Next week, investors will be watching Federal Open Market Committee's meeting for clues on U.S. interest rates, said PhillipCapital Head of Research Paul Chew. "The market wants some reaffirmation the Fed will at least pause at a neutral rate, indicating a dovish hike for December."

The Nikkei Asia300 Index fell 1.5% after a clutch of weaker-than-expected Chinese economic data rekindled worries over slowing growth in Asia's largest economy.

Retail sales in China rose 8.1% last month, slowing from October's 8.6% pace and missing the 8.8% growth predicted in a Reuters poll. Industrial output increased 5.4% in November from a year ago. Economists polled by Reuters had expected a growth of 5.9%, which matched October's pace.

Meanwhile, markets are watching developments between the U.S. and China for signs that trade tensions between the two nations may be easing. The U.S. plans to delay a tariff hike on $200 billion worth of Chinese goods, Bloomberg reported, citing two people familiar with the matter.

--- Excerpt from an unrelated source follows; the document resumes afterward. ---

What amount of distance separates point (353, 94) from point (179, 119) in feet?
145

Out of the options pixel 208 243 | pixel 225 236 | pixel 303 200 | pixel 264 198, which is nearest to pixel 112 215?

In corporate news, Kian Joo Can Factory surged close to 30% in Malaysia thanks to Can-One's plan to raise its stake to 33.4%. Can-One, meanwhile gained close to 11%. Under Malaysian takeover laws, Can-One will have to offer to buy the rest of the shares it doesn't already own in Kian Joo.

In earnings news, real estate developer Eco World International declined nearly 5% in Malaysia following its weaker-than-expected fourth-quarter earnings. Net profit for the three months ended Oct. 31 was 70.08 million ringgit ($16.76 million).

Parent company Eco World Development Group meanwhile rose 1% after more-than-doubling its quarterly profit to 68.53 million ringgit.

Malaysian plastic packaging firm SCGM declined 13% after its second-quarter net profit plunged 69% year-on-year to 1.65 million ringgit.

Kingsmen Creatives rose close to 2% in Singapore after announcing a collaboration with Hasbro International to launch a multi-brand carnival in Asia, TOYBOX, with venue partner Sentosa Development Corporation.

Print management services company A-Smart Holdings slipped 1% in Singapore after it reported a narrower first quarter net loss of S$214,000 ($156,000) from S$246,000 a year ago. Revenue dropped 1.1% to S$1.7 million.